500 000 Mal »Adíos, España«

Gigantische Menschenkette für katalanische Unabhängigkeit

  • Ralf Streck, San Sebastián
  • Lesedauer: 3 Min.
Mehr als 500 000 Menschen bildeten in Katalonien gestern eine Menschenkette, um am Nationalfeiertag die Unabhängigkeit von Spanien zu fordern. Über 480 Kilometer hinweg - von Le Perthus in Frankreich bis nach Valencia hinein - gaben sich an der gesamten Mittelmeerküste die Menschen die Hände. Auch starker Regen hielt sie nicht ab.

- Vorliegende Daten -
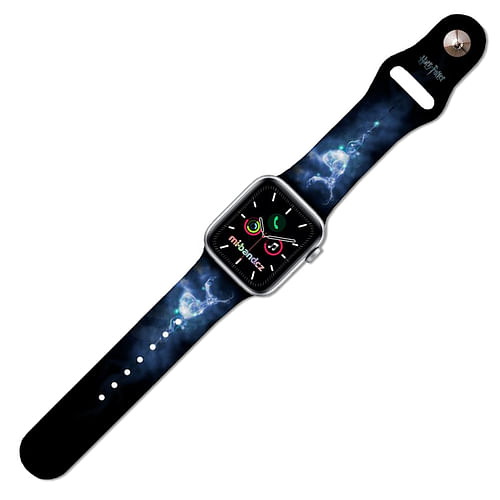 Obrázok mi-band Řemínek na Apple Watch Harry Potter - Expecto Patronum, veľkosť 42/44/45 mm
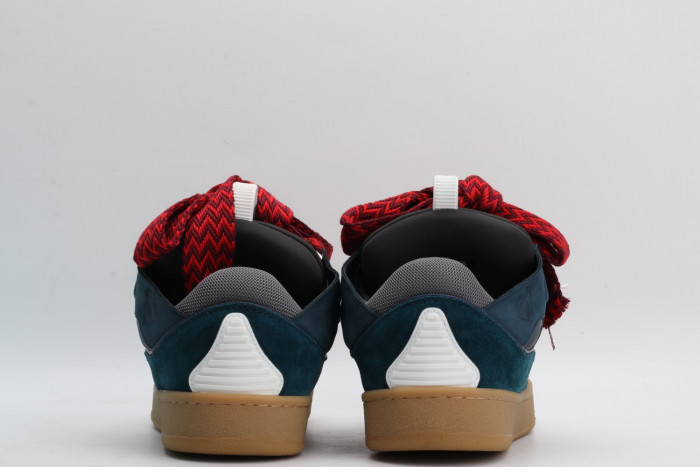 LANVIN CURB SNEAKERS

--

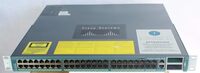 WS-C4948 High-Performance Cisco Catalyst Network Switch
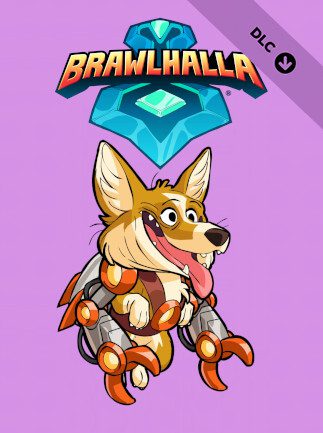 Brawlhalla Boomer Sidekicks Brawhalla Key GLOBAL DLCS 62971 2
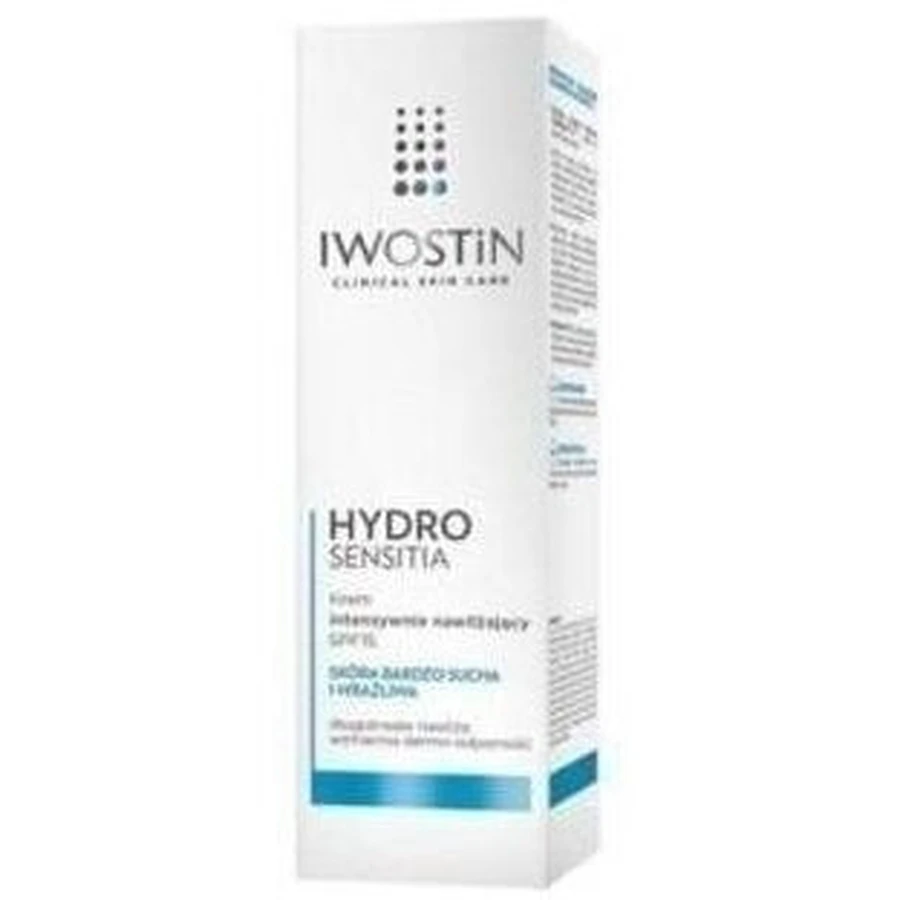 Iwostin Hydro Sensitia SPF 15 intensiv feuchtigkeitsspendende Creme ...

---

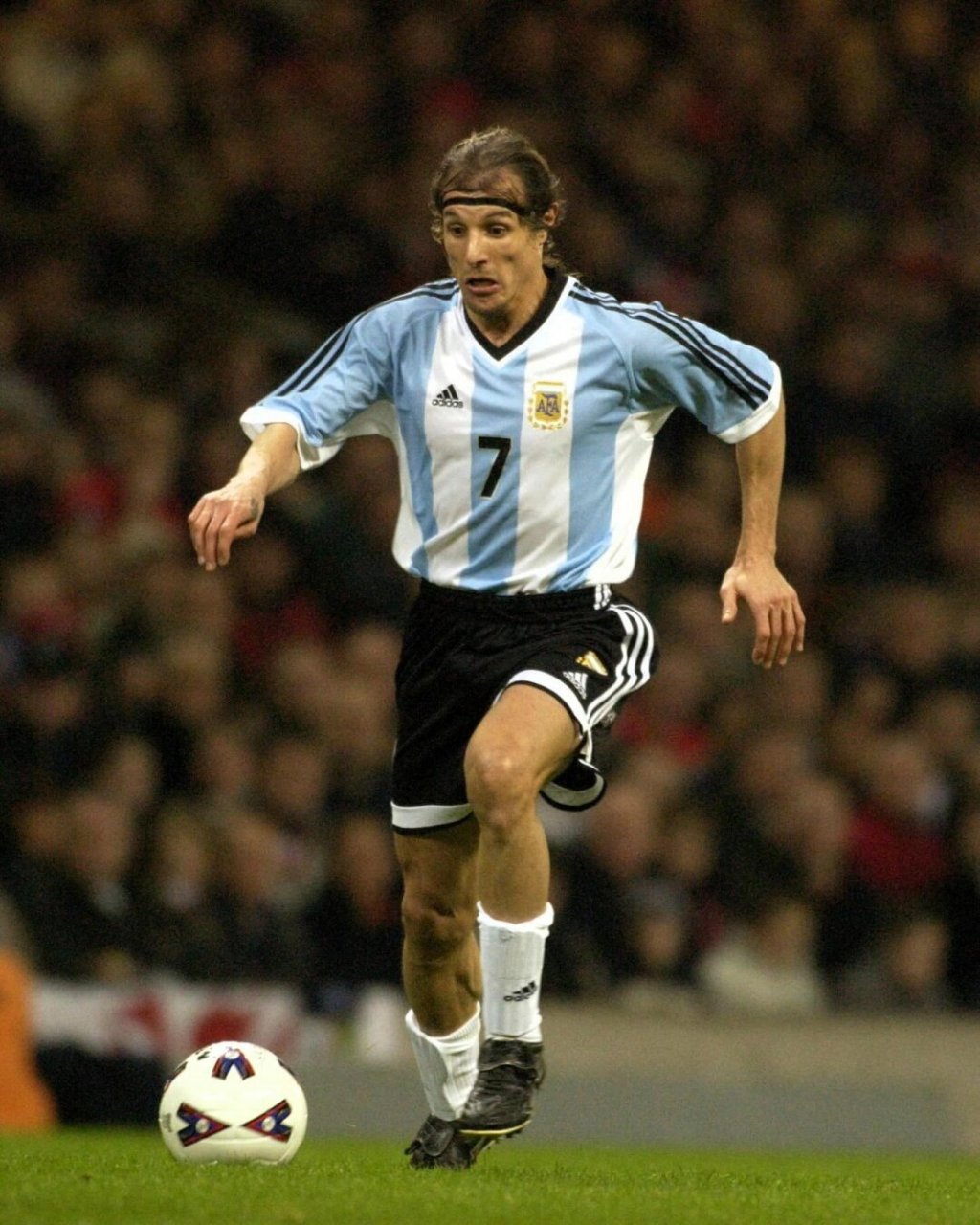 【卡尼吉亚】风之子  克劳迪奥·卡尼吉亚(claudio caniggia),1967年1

- Aufgaben -
A - Über welche Strecke erstreckte sich laut dem Text über die Menschenkette die Kette entlang der Mittelmeerküste?
B - Schreiben Sie aus dem Text über die Menschenkette den Abschnitt ab, der mit den Worten „Gigantische Menschenkette für“ beginnt, und hören Sie nach den Worten „sie nicht ab.“ auf.

- Lösungen -
A - Über 480 Kilometer, von Le Perthus in Frankreich bis nach Valencia.

B -
Gigantische Menschenkette für katalanische Unabhängigkeit

  • Ralf Streck, San Sebastián
  • Lesedauer: 3 Min.
Mehr als 500 000 Menschen bildeten in Katalonien gestern eine Menschenkette, um am Nationalfeiertag die Unabhängigkeit von Spanien zu fordern. Über 480 Kilometer hinweg - von Le Perthus in Frankreich bis nach Valencia hinein - gaben sich an der gesamten Mittelmeerküste die Menschen die Hände. Auch starker Regen hielt sie nicht ab.